### <span style="color:blue"> ***Score: 100 (Very good!)*** </span> 

#  MTH 9899 Machine Learning Assignment 1


#### Problem 1 
In class, we spoke about the time complexity for multiplying matrices. Ignoring more sophisticated algorithms, like the Strassen algorithm, multiplying an $a × b$ matrix by a $b × c$ matrix takes $O(abc)$. As we did in class, please work out the time complexity of computing a naive K-Fold Cross Validation Ridge Regression on an $N × F$ input matrix.

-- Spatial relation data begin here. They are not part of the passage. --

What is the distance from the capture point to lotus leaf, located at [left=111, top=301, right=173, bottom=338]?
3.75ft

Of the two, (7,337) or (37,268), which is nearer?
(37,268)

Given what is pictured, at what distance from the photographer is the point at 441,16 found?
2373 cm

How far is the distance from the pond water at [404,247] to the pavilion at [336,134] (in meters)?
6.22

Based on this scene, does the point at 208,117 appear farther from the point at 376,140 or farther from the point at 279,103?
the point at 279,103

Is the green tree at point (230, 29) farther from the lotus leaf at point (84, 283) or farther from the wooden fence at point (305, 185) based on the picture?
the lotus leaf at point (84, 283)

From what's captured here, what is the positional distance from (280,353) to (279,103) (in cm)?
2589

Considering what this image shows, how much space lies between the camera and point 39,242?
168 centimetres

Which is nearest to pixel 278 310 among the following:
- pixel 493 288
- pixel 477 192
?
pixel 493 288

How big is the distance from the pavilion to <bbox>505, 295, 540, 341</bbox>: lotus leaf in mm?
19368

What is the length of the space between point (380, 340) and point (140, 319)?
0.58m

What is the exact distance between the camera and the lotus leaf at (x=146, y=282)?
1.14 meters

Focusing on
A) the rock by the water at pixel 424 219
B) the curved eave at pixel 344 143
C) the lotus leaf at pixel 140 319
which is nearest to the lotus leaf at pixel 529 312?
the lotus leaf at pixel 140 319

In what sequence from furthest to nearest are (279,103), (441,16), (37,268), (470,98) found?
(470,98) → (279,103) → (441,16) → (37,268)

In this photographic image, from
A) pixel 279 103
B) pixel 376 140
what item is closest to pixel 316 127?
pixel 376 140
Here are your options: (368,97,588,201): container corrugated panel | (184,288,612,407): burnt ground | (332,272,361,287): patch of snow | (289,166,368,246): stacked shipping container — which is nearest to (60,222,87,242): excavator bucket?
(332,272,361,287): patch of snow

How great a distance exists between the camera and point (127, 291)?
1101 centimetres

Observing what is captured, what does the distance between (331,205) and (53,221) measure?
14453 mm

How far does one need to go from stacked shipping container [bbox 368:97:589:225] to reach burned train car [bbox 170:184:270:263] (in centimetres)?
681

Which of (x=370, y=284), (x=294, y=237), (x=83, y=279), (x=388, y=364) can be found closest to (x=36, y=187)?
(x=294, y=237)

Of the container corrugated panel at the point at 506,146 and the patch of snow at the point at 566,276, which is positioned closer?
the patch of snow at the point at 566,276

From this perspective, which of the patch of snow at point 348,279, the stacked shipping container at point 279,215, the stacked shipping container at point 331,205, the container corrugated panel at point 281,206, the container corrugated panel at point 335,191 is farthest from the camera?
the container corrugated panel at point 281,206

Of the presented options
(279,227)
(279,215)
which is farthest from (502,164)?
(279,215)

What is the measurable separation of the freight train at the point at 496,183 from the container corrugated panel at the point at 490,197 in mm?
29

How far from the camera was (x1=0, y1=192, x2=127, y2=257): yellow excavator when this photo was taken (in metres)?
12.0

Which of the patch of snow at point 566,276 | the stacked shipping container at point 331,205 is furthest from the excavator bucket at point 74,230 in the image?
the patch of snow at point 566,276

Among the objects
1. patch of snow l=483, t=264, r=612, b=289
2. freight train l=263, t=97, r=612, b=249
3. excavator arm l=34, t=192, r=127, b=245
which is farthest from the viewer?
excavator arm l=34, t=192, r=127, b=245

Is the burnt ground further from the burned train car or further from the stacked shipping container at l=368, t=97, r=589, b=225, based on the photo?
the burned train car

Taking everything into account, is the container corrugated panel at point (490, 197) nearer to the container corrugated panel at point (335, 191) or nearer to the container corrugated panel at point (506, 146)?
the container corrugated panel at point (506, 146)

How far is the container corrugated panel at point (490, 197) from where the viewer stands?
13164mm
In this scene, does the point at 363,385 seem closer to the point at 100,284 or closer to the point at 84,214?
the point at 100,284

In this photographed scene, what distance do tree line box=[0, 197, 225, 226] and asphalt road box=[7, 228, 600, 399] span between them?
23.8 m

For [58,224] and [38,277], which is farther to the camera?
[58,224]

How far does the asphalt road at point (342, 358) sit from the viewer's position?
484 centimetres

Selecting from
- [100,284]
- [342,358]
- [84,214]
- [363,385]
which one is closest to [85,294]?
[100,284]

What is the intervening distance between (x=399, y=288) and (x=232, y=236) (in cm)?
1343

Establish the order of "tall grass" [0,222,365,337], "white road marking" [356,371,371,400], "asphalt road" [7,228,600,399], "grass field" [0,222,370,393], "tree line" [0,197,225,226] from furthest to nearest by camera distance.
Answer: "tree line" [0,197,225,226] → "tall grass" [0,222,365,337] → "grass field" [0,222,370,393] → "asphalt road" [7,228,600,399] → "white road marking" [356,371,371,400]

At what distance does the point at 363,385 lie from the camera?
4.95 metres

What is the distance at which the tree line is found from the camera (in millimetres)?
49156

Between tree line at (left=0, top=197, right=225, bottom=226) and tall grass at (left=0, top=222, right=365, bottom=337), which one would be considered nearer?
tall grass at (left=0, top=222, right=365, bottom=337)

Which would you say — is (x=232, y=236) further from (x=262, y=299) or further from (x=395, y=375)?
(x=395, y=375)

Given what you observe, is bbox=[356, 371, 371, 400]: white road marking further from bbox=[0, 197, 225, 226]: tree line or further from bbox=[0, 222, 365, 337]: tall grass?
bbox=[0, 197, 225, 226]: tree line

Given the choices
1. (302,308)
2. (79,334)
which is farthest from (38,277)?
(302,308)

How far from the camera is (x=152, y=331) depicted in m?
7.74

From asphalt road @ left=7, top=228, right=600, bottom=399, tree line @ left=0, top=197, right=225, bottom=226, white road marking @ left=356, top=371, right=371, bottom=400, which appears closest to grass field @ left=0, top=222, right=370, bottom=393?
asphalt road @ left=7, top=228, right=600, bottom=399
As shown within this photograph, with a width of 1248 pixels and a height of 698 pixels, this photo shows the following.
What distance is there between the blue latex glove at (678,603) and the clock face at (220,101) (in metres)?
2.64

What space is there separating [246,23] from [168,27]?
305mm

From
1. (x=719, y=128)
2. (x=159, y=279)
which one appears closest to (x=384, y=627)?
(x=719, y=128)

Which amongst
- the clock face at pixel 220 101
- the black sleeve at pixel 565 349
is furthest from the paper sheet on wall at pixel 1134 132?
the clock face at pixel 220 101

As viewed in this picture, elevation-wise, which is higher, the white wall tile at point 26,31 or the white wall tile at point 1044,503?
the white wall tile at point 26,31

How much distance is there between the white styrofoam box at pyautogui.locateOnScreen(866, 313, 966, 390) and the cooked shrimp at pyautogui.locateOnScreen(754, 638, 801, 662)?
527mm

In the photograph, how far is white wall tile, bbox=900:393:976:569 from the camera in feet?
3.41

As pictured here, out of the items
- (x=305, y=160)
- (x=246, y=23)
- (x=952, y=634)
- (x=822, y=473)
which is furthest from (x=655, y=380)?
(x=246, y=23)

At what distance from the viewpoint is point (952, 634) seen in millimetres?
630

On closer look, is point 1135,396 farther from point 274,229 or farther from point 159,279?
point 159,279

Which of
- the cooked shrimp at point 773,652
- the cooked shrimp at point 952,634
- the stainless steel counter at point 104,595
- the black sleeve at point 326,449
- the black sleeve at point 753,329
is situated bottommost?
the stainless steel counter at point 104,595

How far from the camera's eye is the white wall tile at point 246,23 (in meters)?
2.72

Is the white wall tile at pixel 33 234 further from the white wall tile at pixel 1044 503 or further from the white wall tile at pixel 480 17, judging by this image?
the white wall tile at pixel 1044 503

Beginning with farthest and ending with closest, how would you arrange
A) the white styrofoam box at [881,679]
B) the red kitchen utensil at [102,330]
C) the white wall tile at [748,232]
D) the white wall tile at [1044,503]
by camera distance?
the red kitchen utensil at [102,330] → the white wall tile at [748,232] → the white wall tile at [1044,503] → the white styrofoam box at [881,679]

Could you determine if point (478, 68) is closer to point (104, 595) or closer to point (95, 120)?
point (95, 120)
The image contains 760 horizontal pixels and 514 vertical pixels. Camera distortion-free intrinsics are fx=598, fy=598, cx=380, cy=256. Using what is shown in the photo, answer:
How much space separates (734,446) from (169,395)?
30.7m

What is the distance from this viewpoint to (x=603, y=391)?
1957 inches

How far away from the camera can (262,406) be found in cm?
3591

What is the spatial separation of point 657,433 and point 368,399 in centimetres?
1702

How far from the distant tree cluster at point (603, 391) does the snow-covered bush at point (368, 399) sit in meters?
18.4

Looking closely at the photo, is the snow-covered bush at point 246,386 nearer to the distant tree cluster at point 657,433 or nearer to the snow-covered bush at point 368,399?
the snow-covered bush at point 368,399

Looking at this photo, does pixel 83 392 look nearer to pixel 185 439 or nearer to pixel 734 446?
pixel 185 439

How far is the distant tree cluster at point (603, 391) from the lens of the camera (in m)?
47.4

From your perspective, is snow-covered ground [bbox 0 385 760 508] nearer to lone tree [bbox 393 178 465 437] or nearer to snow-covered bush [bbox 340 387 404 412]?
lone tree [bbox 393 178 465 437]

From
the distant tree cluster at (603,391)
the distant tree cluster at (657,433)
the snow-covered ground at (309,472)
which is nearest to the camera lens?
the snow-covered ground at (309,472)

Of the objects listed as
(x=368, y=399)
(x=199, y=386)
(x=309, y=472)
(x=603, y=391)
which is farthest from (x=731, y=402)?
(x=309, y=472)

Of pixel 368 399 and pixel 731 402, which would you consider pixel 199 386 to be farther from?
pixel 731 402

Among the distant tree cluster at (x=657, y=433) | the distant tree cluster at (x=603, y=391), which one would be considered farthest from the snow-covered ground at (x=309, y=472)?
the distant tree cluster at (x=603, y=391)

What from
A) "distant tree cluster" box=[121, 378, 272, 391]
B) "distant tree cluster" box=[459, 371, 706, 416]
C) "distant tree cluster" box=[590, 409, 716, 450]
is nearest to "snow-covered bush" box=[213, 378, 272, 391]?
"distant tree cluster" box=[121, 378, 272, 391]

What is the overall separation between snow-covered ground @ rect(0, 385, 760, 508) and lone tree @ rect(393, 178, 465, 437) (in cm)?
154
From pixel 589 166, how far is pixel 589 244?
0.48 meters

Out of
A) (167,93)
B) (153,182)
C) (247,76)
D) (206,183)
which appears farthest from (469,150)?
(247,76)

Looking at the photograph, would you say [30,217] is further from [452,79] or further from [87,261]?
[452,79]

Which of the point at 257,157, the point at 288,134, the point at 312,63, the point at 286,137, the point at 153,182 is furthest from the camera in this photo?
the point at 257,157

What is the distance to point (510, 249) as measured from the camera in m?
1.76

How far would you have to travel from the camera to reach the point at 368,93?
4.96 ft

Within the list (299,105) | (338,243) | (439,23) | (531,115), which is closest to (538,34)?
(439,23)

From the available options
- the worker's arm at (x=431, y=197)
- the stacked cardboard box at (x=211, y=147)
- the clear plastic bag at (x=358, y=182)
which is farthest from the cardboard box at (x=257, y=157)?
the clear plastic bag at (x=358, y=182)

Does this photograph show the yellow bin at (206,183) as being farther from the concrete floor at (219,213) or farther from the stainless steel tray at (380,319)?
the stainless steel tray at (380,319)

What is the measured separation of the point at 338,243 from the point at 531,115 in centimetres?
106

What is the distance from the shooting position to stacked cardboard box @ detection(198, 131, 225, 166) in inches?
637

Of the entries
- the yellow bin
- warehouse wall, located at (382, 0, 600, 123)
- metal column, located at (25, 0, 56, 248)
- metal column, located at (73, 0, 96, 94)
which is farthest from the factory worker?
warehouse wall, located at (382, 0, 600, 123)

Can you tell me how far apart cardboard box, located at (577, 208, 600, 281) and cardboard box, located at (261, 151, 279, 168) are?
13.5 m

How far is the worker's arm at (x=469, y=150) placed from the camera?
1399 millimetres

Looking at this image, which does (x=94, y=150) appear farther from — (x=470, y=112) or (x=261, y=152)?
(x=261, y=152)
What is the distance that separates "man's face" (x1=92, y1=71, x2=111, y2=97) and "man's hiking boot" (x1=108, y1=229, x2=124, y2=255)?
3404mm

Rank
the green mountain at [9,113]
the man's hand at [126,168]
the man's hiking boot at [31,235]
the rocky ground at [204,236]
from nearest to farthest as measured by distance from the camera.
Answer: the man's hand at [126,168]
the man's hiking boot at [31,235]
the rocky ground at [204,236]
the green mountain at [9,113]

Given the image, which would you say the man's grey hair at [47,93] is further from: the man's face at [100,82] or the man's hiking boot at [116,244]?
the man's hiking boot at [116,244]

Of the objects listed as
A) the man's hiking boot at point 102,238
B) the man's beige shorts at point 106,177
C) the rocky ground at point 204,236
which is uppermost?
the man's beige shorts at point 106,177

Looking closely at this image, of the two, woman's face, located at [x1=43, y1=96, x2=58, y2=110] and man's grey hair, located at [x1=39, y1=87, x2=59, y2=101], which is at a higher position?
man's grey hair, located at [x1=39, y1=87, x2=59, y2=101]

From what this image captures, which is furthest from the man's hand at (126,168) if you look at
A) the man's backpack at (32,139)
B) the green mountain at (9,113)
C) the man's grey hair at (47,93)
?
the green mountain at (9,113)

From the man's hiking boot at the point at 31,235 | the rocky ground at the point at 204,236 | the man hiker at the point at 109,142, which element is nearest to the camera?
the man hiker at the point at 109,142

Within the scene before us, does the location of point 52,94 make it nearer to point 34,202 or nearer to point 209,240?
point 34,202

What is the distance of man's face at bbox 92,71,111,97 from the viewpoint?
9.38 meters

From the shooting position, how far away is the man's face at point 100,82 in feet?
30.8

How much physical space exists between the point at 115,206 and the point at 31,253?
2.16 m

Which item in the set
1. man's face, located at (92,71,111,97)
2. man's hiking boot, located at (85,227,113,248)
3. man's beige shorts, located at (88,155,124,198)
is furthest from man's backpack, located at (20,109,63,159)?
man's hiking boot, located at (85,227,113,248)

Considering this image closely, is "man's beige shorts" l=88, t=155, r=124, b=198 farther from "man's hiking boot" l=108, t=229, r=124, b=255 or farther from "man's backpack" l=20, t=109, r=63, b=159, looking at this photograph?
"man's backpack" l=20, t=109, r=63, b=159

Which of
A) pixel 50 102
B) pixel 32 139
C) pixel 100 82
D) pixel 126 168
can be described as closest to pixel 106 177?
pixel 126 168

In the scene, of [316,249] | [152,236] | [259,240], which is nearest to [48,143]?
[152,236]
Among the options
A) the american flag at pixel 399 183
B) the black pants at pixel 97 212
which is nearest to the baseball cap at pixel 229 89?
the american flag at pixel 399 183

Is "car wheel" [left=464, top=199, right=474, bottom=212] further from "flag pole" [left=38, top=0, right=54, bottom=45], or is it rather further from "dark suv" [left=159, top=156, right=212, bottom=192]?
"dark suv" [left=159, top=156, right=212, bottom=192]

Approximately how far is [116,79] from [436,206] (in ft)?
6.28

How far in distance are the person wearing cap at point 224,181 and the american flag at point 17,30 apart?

##### <font color='blue'>Solution</font>
A k-fold cross validation ridge regression means that we fit our model k times on different data set.
For each time, we use the following formula to calculate the parameters.
$$
\hat{\beta}^R = (X^T \, X + \lambda \, I)^{-1} \, X^T \, Y
$$
where $X$ is a $N × F$ matrix.

According to the problem, we know that

  | matrix computation (step by step)           | time complexity|
  | :-----------------------------------------: | :-----------:  |
  | $X^T \, X$                                  | $O(N \, F^2)$  |
  | $\lambda \, I$                              | $O(F)$         |           
  | $(X^T \, X + \lambda \, I)^{-1}$            | $O(F^3)$       |
  | $(X^T \, X + \lambda \, I)^{-1} X^T$        | $O(F^2 \, N)$  |
  | $(X^T \, X + \lambda \, I)^{-1} X^T Y$      | $O(F \, N)$  |
  
So the time complexity is $O(N \, F^2 + F + F^3 + F^2 \, N + F \, N)$ or $O(max(F^3, N \, F^2  ))$

Since we will run regression k times, thus the total time complexity is $O(K(2 N \, F^2 + F + F^3 + F \, N))$ or $O(max(k \, F^3, k \, N \, F^2  ))$

#### Problem 2
We can be more efficient. In particular, we don’t have to compute $(X^T X )^{-1}$ completely each time. In particular, if you break up $X$ into $K$ chunks, there is a faster way.
$$
X = 2 \\
$$

$$
X = \left[
    \begin{matrix}
     X_1 \\ X_2 \\ ... \\ X_k 
    \end{matrix}
    \right]
$$

$$
X^T X = \left[
        \begin{matrix}
        X_1^T & X_2^T & ... & X_k^T 
        \end{matrix}
        \right] 
        \left[
        \begin{matrix}
        X_1 \\ X_2 \\ ... \\ X_k 
        \end{matrix}
        \right] 
$$
• Define $X_{-i}$ as $X$ with the ith fold omitted. Given these hints, write a description of how you can efficiently compute $X_{-i}^T \, X_{-i}$ for all K folds.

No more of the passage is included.